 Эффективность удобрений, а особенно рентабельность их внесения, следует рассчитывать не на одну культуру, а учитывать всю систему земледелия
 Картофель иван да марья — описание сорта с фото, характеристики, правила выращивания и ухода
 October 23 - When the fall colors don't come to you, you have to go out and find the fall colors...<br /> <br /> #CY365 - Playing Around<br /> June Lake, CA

...

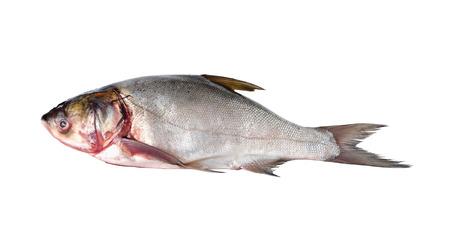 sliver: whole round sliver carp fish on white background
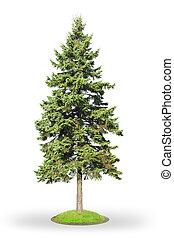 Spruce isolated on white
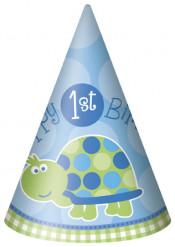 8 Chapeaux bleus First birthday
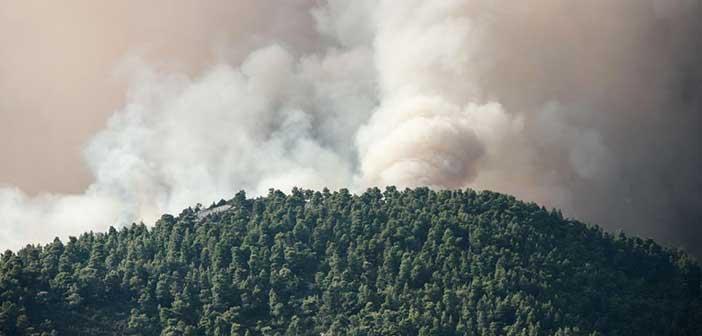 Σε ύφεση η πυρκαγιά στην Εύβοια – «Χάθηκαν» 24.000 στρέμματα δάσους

...

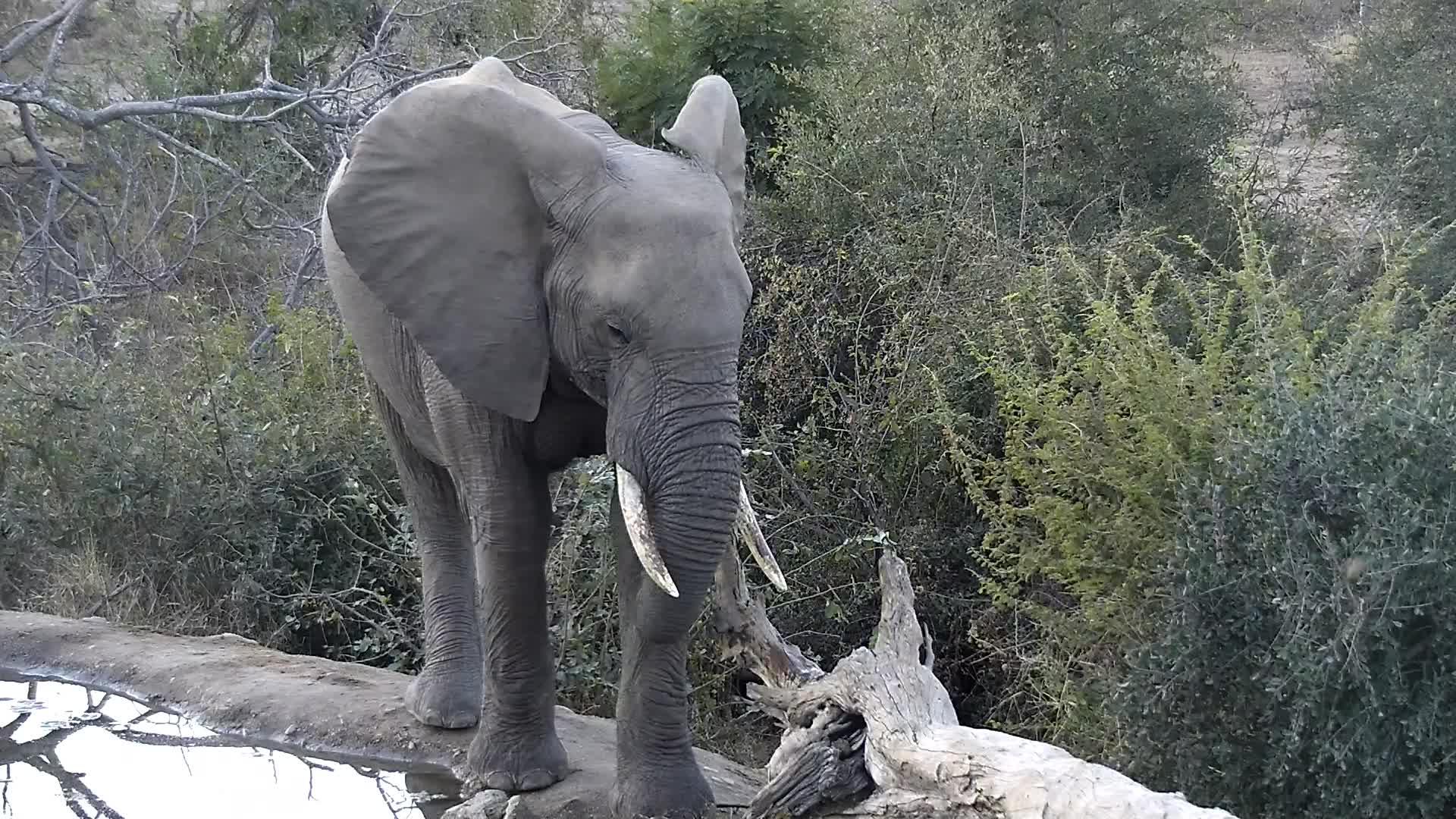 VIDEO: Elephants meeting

WORK REQUEST:
Please copy, exactly and with nothing else, the lines above beginning at the line that has "Эффективность удобрений, а" and ending with the line that has "October 23 - When".

RESPONSE AREA:
 Эффективность удобрений, а особенно рентабельность их внесения, следует рассчитывать не на одну культуру, а учитывать всю систему земледелия
 Картофель иван да марья — описание сорта с фото, характеристики, правила выращивания и ухода
 October 23 - When the fall colors don't come to you, you have to go out and find the fall colors...<br /> <br /> #CY365 - Playing Around<br /> June Lake, CA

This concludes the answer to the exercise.